Collected data entries:

=====

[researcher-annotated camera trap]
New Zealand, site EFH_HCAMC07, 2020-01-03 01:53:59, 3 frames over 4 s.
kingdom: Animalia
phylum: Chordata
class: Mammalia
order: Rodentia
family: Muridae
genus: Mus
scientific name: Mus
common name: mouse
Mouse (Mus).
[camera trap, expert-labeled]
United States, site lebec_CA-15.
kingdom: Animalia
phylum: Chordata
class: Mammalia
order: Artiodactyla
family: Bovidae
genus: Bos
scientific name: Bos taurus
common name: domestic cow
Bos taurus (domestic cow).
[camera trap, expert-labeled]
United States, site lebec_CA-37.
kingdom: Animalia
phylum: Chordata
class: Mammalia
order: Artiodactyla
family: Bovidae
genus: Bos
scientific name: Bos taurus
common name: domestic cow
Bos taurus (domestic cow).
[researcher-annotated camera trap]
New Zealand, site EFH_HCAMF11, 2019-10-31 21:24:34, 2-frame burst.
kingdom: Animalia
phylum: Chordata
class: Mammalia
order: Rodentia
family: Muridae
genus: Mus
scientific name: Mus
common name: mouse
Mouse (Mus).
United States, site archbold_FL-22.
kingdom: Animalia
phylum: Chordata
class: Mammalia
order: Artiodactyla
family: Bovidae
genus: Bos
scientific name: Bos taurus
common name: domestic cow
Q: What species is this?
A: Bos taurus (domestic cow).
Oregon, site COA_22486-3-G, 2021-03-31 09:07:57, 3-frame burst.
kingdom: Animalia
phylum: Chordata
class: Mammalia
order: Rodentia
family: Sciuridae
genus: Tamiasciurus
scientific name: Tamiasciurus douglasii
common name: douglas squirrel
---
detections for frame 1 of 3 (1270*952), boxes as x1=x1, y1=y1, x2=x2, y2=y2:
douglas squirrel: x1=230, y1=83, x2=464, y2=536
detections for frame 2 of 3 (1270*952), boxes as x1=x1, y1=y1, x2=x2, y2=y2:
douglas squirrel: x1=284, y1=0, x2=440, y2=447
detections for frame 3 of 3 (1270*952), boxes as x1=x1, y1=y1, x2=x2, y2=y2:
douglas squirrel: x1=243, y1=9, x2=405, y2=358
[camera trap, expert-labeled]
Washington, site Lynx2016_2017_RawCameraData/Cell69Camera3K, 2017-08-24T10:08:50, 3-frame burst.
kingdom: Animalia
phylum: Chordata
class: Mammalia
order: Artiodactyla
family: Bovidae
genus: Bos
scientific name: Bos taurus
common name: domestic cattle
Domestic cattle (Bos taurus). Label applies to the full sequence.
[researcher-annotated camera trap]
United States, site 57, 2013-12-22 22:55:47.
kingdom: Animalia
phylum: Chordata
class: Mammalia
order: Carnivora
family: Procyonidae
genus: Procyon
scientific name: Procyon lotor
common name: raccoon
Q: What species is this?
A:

=====

Repeat exactly, and only, the lines of the records above, starting with the line that contains "order: Carnivora" and ending with the final line, both included.

Result of the task -
order: Carnivora
family: Procyonidae
genus: Procyon
scientific name: Procyon lotor
common name: raccoon
Q: What species is this?
A:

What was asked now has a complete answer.